Records of spatial reasoning questions
** Begin **
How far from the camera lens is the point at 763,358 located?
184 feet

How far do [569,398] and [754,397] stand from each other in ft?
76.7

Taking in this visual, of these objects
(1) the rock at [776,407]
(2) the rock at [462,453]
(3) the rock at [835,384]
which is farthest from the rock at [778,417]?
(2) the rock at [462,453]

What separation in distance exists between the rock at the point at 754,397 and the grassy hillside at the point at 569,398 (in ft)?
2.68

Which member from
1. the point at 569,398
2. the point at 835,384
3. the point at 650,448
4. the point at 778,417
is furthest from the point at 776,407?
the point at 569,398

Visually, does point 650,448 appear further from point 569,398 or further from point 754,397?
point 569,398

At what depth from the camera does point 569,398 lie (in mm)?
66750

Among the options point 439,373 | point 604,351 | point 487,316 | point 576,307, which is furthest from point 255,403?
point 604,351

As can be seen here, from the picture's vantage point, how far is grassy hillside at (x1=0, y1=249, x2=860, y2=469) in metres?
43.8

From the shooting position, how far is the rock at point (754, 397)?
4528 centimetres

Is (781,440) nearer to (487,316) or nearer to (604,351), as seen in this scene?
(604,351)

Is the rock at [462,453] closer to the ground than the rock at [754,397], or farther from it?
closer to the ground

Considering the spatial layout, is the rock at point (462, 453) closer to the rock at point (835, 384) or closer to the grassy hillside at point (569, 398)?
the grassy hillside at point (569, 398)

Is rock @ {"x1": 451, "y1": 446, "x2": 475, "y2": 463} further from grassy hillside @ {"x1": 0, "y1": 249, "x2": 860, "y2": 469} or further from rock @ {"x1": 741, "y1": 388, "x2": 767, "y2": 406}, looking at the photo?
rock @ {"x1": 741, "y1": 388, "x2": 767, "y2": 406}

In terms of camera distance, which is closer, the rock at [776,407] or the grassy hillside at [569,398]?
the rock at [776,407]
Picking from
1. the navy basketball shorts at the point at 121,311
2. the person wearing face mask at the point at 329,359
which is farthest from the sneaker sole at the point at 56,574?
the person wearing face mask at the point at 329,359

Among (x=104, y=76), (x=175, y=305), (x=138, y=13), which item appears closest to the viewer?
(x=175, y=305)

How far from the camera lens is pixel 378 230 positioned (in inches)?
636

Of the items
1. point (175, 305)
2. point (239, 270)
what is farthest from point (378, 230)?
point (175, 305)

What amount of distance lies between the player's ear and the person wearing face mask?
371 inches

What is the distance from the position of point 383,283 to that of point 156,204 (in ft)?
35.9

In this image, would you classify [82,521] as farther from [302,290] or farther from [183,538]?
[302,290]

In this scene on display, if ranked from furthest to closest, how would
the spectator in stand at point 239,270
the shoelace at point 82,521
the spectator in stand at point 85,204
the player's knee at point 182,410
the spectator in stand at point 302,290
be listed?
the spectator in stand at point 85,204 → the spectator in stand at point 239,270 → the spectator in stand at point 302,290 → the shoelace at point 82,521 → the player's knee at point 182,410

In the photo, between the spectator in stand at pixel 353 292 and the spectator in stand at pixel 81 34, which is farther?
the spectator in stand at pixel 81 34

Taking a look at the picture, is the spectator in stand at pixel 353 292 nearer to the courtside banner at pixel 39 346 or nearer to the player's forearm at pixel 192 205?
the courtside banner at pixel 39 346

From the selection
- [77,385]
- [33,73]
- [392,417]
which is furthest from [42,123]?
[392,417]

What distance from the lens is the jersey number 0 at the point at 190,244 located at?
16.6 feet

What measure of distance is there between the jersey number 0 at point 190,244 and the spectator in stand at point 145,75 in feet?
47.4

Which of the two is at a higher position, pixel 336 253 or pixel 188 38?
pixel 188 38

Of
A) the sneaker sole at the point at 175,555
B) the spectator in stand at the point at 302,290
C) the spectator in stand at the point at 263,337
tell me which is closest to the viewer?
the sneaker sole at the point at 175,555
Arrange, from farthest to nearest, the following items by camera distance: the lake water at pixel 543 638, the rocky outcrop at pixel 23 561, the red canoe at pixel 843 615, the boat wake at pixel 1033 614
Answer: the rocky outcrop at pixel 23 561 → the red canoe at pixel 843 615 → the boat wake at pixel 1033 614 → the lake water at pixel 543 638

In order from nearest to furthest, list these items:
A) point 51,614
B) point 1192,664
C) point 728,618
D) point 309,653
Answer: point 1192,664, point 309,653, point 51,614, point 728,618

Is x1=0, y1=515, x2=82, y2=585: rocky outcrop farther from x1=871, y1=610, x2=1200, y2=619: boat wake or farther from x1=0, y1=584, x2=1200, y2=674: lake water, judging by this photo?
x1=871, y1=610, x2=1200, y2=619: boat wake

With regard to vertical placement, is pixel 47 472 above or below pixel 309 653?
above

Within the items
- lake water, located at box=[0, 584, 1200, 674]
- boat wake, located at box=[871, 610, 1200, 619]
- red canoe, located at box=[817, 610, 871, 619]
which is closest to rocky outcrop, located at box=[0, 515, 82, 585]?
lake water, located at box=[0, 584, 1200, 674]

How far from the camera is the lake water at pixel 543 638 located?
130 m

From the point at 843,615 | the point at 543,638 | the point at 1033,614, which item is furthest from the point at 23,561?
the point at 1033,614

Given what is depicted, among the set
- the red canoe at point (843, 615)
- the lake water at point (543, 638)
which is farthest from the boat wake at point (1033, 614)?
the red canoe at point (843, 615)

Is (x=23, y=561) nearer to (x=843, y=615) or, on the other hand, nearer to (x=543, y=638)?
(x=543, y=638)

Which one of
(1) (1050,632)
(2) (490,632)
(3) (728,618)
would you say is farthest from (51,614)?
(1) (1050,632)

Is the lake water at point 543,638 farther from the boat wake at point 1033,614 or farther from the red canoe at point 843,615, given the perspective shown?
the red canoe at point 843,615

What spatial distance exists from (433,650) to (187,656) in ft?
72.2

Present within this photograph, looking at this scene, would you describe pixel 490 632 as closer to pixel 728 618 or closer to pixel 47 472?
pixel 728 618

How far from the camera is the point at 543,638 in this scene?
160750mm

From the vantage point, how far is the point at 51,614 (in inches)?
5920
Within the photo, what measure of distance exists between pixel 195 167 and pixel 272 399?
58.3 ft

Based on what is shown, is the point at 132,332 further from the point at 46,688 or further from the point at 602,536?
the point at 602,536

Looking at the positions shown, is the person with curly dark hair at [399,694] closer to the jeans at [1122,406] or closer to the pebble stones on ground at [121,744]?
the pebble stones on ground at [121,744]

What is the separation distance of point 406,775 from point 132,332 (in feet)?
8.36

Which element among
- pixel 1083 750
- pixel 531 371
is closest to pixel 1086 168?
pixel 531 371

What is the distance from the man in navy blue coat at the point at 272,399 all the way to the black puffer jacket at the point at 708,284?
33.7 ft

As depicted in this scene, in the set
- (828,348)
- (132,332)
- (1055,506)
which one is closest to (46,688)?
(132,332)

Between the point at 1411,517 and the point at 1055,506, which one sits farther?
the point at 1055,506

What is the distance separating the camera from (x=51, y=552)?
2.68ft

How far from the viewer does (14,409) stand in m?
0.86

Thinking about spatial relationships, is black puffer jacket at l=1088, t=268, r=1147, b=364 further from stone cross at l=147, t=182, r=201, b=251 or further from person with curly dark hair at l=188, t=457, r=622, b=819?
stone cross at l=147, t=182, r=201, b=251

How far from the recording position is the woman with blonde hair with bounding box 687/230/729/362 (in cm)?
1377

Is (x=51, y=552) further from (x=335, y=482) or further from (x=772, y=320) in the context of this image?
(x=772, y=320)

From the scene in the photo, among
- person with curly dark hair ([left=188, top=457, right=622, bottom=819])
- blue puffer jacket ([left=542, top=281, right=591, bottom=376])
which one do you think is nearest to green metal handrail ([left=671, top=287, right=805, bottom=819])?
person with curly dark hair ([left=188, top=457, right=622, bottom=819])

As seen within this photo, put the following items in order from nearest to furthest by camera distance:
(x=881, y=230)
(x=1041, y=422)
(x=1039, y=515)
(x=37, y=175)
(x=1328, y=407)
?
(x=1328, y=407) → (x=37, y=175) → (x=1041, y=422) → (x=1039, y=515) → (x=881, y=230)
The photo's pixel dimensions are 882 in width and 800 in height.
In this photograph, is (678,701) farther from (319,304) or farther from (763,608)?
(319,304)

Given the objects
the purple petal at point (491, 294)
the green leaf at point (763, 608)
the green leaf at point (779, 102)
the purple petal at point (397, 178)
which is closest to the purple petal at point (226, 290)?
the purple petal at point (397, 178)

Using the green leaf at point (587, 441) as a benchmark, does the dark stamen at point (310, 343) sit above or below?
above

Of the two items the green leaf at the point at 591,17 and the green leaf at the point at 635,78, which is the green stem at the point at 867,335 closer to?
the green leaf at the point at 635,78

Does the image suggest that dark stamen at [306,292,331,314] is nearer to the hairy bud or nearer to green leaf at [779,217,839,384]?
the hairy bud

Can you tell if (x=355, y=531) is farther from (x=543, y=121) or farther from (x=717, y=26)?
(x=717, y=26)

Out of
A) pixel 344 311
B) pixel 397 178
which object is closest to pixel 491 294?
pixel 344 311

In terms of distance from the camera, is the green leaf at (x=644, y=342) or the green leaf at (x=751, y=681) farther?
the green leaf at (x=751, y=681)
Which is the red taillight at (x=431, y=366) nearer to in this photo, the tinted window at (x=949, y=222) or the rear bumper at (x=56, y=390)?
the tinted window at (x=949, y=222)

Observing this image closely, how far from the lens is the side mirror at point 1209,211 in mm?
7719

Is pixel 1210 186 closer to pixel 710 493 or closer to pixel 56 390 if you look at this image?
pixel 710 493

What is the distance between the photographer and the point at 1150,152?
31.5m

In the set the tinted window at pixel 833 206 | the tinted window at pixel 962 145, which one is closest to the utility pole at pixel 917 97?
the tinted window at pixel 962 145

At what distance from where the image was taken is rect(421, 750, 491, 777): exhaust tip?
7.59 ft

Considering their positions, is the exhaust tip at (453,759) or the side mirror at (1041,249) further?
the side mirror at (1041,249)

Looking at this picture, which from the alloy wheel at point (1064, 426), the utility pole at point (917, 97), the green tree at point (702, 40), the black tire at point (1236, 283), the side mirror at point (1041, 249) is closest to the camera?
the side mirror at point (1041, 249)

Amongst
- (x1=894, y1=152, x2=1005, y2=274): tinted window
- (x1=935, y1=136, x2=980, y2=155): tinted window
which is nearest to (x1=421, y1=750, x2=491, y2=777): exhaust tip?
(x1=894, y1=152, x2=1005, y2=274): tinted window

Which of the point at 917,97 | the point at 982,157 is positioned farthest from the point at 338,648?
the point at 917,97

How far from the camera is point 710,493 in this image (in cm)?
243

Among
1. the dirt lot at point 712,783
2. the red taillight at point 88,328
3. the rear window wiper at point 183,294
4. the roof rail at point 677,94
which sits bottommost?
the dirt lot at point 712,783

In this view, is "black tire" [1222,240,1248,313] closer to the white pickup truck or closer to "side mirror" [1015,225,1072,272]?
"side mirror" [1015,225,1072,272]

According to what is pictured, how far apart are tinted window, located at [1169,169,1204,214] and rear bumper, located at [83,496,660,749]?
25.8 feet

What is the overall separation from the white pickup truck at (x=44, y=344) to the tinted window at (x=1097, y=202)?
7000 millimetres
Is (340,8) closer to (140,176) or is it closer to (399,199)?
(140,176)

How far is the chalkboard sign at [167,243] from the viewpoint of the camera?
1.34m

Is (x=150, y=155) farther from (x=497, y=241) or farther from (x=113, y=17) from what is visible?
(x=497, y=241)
** End **
* **Work instructions**:
Copy exactly the lines of the listing above, beginning at the line with "Looking at this picture, which" and ending at its final line; write out nothing else.

* **Response to the task**:
Looking at this picture, which from the alloy wheel at point (1064, 426), the utility pole at point (917, 97), the green tree at point (702, 40), the black tire at point (1236, 283), the side mirror at point (1041, 249) is closest to the camera?
the side mirror at point (1041, 249)

Amongst
- (x1=894, y1=152, x2=1005, y2=274): tinted window
- (x1=935, y1=136, x2=980, y2=155): tinted window
which is nearest to (x1=421, y1=750, x2=491, y2=777): exhaust tip?
(x1=894, y1=152, x2=1005, y2=274): tinted window

Which of the point at 917,97 | the point at 982,157 is positioned farthest from the point at 338,648?
the point at 917,97

How far from the camera is point 710,493 in this image (in cm)?
243

Among
1. the dirt lot at point 712,783
2. the red taillight at point 88,328
3. the rear window wiper at point 183,294
4. the roof rail at point 677,94
which sits bottommost?
the dirt lot at point 712,783

In this view, is "black tire" [1222,240,1248,313] closer to the white pickup truck or closer to "side mirror" [1015,225,1072,272]?
"side mirror" [1015,225,1072,272]

According to what is pictured, how far apart are tinted window, located at [1169,169,1204,214] and rear bumper, located at [83,496,660,749]?
25.8 feet

What is the overall separation from the white pickup truck at (x=44, y=344) to the tinted window at (x=1097, y=202)?
7000 millimetres
Is (340,8) closer to (140,176) or is it closer to (399,199)?
(140,176)

How far is the chalkboard sign at [167,243] from the viewpoint of the camera?
1.34m

Is (x=150, y=155) farther from (x=497, y=241) or farther from (x=113, y=17) from what is visible?
(x=497, y=241)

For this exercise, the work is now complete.